# Pluto



## Monello

As seen from the New Horizon probe.


----------



## limblips

Pluto was 'scriminated!  Size doesn't matter.  Reinstate Planet status now!  PLM!


----------



## DaSDGuy

Obviously Pluto is racist with those red, white and blue colors. Ask Colon Krapernik


----------



## PeoplesElbow

Are these real colors or false color?


----------



## PrchJrkr

PeoplesElbow said:


> Are these real colors or false color?


It looks a little bit "hope and changey", don't it?


----------



## Sneakers

Most of the photos are color enhanced.  Sensors find variances in texture or chemical composition, and colors are used to show the differences.  Like all the very deep space pictures of nebulae and such, the actual received images are in the infra-red or other non-visual range spectrum.


----------



## PeoplesElbow

PrchJrkr said:


> It looks a little bit "hope and changey", don't it?


I was thinking a blue ball that was scratched until red.


----------



## Sneakers

PeoplesElbow said:


> I was thinking a blue ball that was scratched until red.

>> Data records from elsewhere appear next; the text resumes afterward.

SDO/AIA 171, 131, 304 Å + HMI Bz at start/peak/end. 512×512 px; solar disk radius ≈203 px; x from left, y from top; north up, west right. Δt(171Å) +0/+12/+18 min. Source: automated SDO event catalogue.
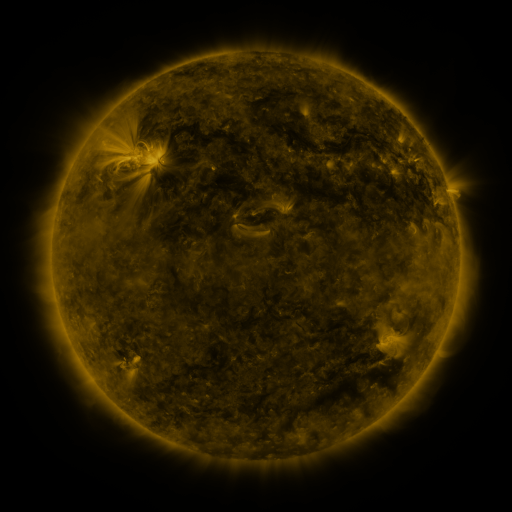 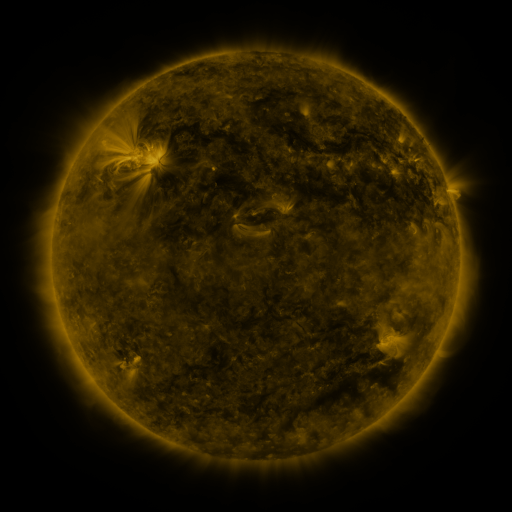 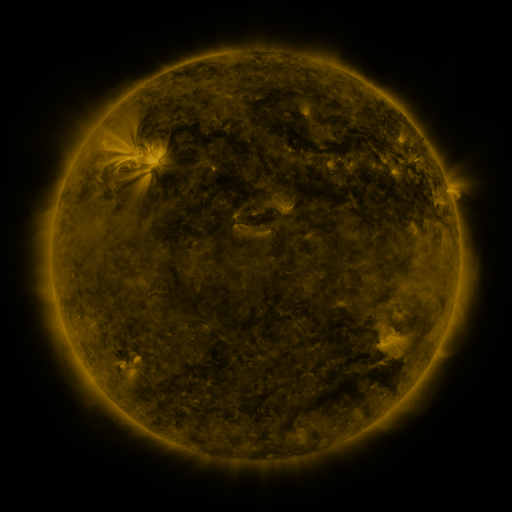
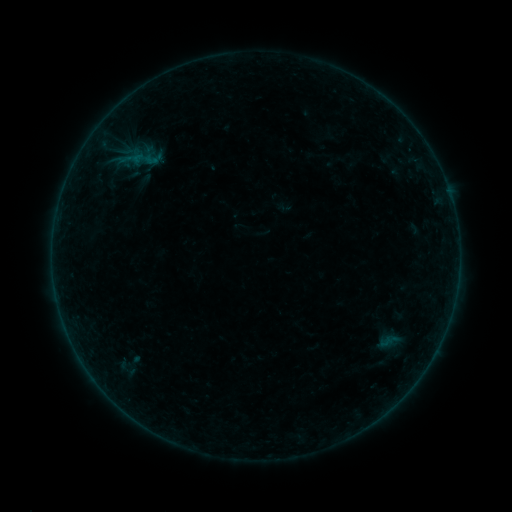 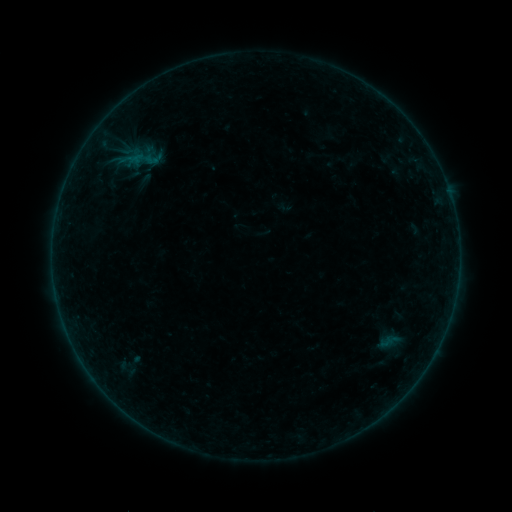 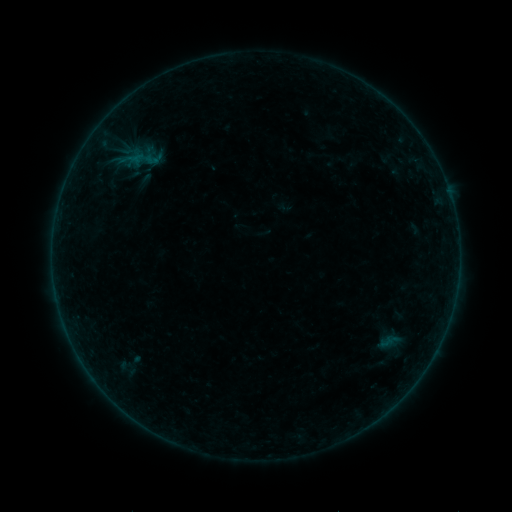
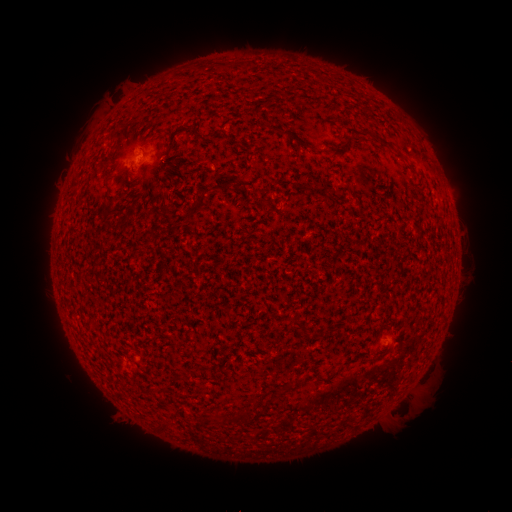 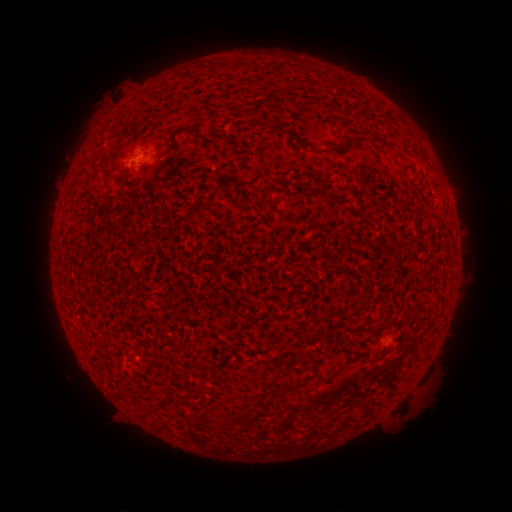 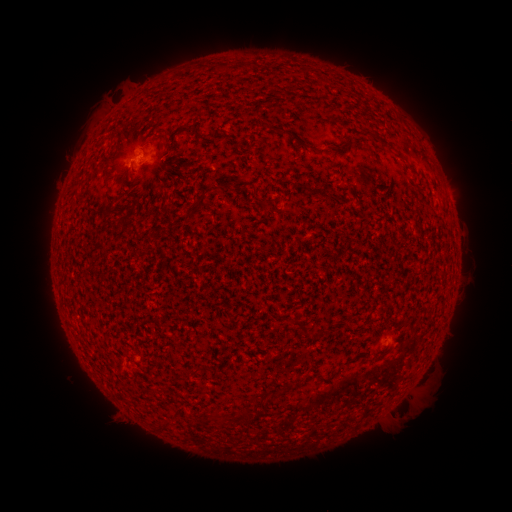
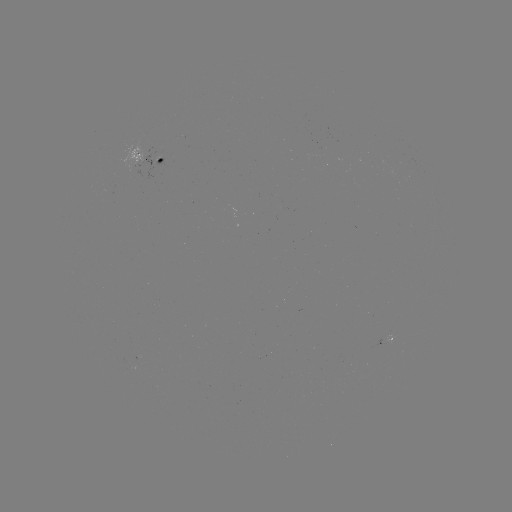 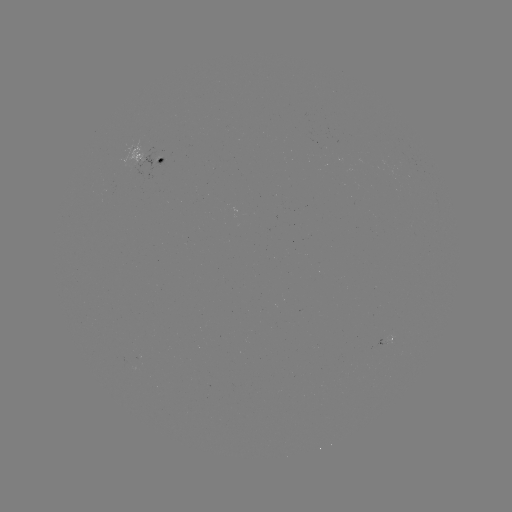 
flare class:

   There's a cream for that.


----------



## PrchJrkr

Sneakers said:


> There's a cream for that.


Bengay?


----------



## Sneakers

PrchJrkr said:


> Bengay?


No, never.


----------



## 1stGenSMIB

PeoplesElbow said:


> Are these real colors or false color?


I think those are real color, taken by New Horizons.








						New Horizons
					

New Horizons launched on Jan. 19, 2006 and conducted a six-month-long reconnaissance flyby study of Pluto and its moons in summer 2015, culminating with Pluto closest approach on July 14, 2015.




					www.nasa.gov


----------



## glhs837

Sneakers said:


> No, never.



Or not more than once, anyway.....


----------



## Clem72

PeoplesElbow said:


> Are these real colors or false color?



Nasa says the photo was colorized. Just like they done with the old B&W hollywood movies which actually used a process developed by NASA for the Apollo missions.








						New Horizons Image Gallery
					

NASA brings you images, videos and features from the unique perspective of America's space agency. Get updates on missions, watch NASA TV, read blogs, view the latest discoveries, and more.




					www.nasa.gov


----------



## PeoplesElbow

Clem72 said:


> Nasa says the photo was colorized. Just like they done with the old B&W hollywood movies which actually used a process developed by NASA for the Apollo missions.
> 
> 
> 
> 
> 
> 
> 
> 
> New Horizons Image Gallery
> 
> 
> NASA brings you images, videos and features from the unique perspective of America's space agency. Get updates on missions, watch NASA TV, read blogs, view the latest discoveries, and more.
> 
> 
> 
> 
> www.nasa.gov


8
Makes sense the original would be monochrome, that makes the camera more sensitive to light. 

Annoying fact, all CCD and CMOS sensors are actually monochrome


----------



## Grumpy

PeoplesElbow said:


> Annoying fact, all CCD and CMOS sensors are actually monochrome



Now you know why Paul Simon was singing about Kodachrome back in the 70s.


----------